第30話「襲われない場所」
ここが小地球の中にある家屋ではない──衝撃の告白に驚いて固まった俺に、咲は言った。
「付いてくると……いいわ。あなたが倒れたところまで、案内してあげる」
咲はのそっと立ち上がって、よろよろとリビングを抜けていく。思わず支えたくなってしまいそうだ。
いまの人間は、外で暮らしていたらいずれ空食に察知されて襲われるはず。なのに、咲はここが小地球ではないと言う。
この場所には俺の想像すら及ばないものが、渦巻いているのかもしれなかった。
……
…
家の外に出ると、飛び込んできた異常な光景に目を奪われた。
眼前に広がるのは、一面を埋め尽くす、灰色の花畑。調が育てていた花より色素が薄く、グレーに近い。
花に抱く感情なら、美しいとかが最適なんだろうけど、この花畑には華やかさが欠片もなかった。
元気がない、と言えばいいのか。どの花も萎れて、それでも花弁だけは付けている。
生きているけれど、死んでいるような姿は、咲の瞳を連想させる。あの澄んだ死の瞳を。
花畑の奥には、痩せ細っている低木が生い茂っていた。生い茂ると述べるにはおかしな光景だが、痩せ細った枝にはしっかりと葉がついている。どれも灰色がかったもので、頼りなく地面を向いているが……。
その光景は、咲にとって日常なのだろう。足を止めることなく、俺を置いてのそのそと進んでいく。
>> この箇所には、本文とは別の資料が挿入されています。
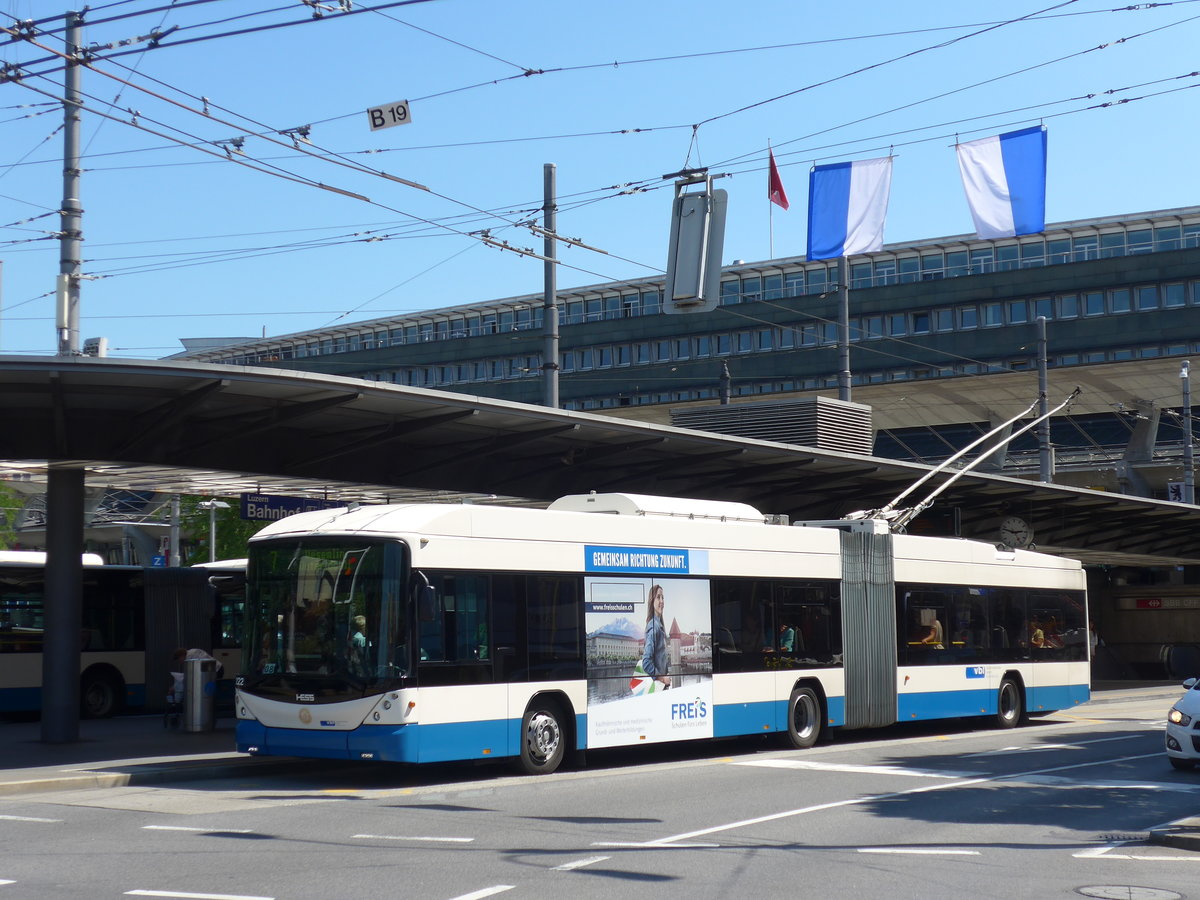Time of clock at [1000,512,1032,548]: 2:48
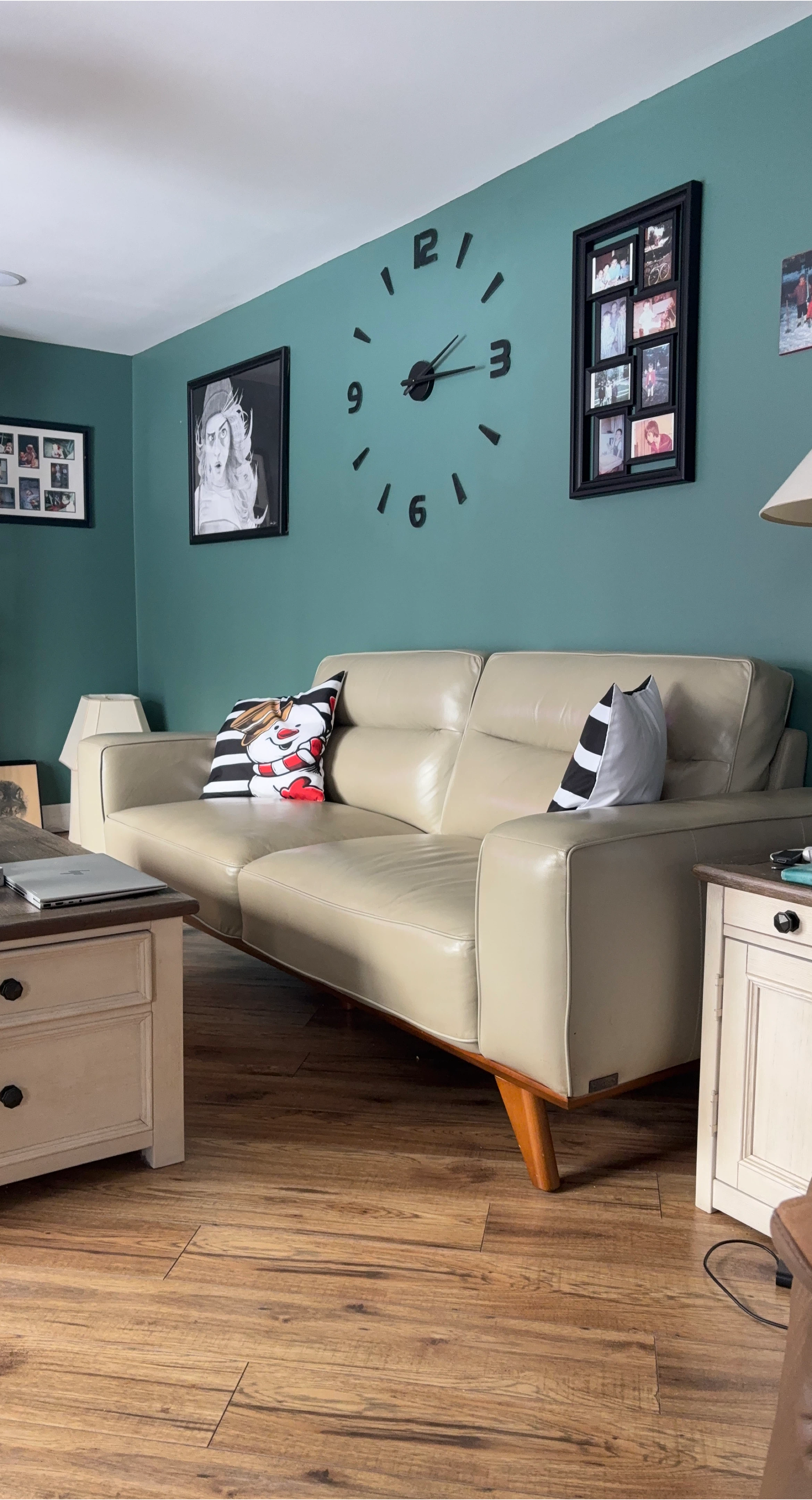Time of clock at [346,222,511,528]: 2:15
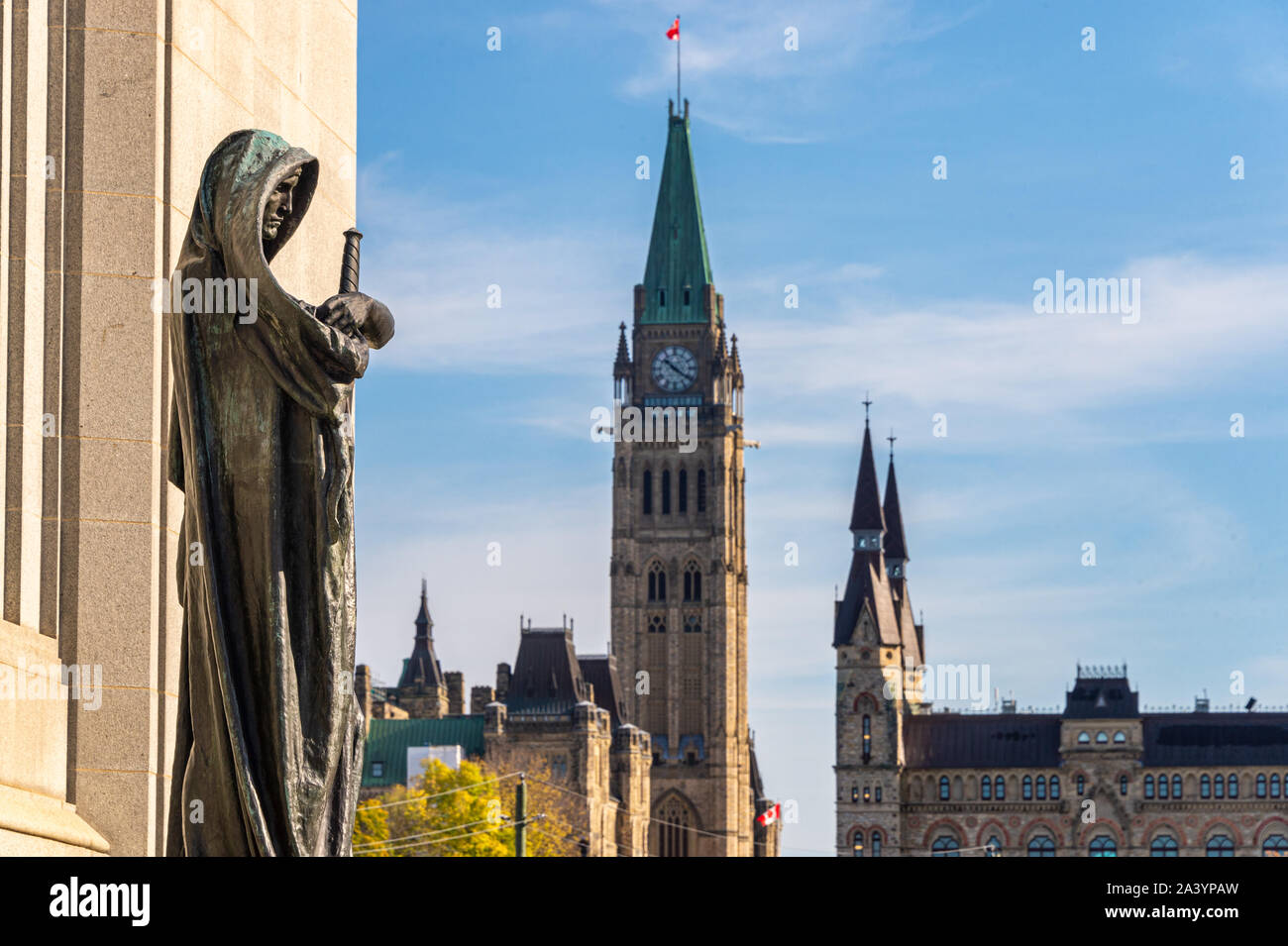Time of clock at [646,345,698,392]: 10:20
まずは着いていくか。目的地がどこかは、見えているのだ。
「ここ、よ」
外に出てから200メートルほどの距離で、咲が振り返ることもなく、言った。
「あなたがあのロボットから出てきて、気を失ったのは」
そこには、仰向けのレーヴァテインがコックピットを開けた状態で存在していた。
地面を抉り取りながら不時着せざるを得なかったばっかりに、レーヴァテイン周辺の土はひっくり返るように荒れていて、衝撃がいかに強いものであったかを物語っている。
「案内してくれてありがとう」
「ん……私は家に戻っているから……」
咲はこちらの返事を聞く前に、立ち去ってしまう。
巨大人型ロボットが、目の前にあるのだ。なにかしらの反応があると思っていたけど、咲は特に興味を示さなかった。
「さ、レーヴァテインの状態がどんなものか」
通信機能が使えるようになっていればいいけど……。
レーヴァテインの上体に上る。脇腹には、空食に貫かれた傷がぱっくりと開いて、荒れた地面が顔を覗かせている。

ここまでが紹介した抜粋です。